Potential Commercial Applications

The potential commercial applications of this technology include:

  • Image editing software with text-based image generation features
  • Online platforms for personalized image creation services
  • Content creation tools for digital marketing agencies

Possible Prior Art

One possible prior art for this technology could be the use of generative adversarial networks (GANs) for text-to-image generation.GANs have been widely used in the field of computer vision for generating realistic images from textual descriptions.

Unanswered Questions

How does this technology compare to existing text-to-image generation methods in terms of accuracy and efficiency?

This article does not provide a direct comparison with other text-to-image generation methods, so it is unclear how this technology performs in relation to existing solutions.

What are the potential limitations or challenges of implementing this technology in real-world applications?

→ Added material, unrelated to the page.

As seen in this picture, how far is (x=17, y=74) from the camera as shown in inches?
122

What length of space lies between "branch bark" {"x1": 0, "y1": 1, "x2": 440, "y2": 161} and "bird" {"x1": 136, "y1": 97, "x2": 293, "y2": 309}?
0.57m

The article does not address any potential limitations or challenges that may arise when implementing this technology in practical scenarios.


Original Abstract Submitted

a computer-implemented method includes receiving, by a computing device, a particular textual description of a scene. the method also includes applying a neural network for text-to-image generation to generate an output image rendition of the scene, the neural network having been trained to cause two image renditions associated with a same textual description to attract each other and two image renditions associated with different textual descriptions to repel each other based on mutual information between a plurality of corresponding pairs, wherein the plurality of corresponding pairs comprise an image-to-image pair and a text-to-image pair. the method further includes predicting the output image rendition of the scene.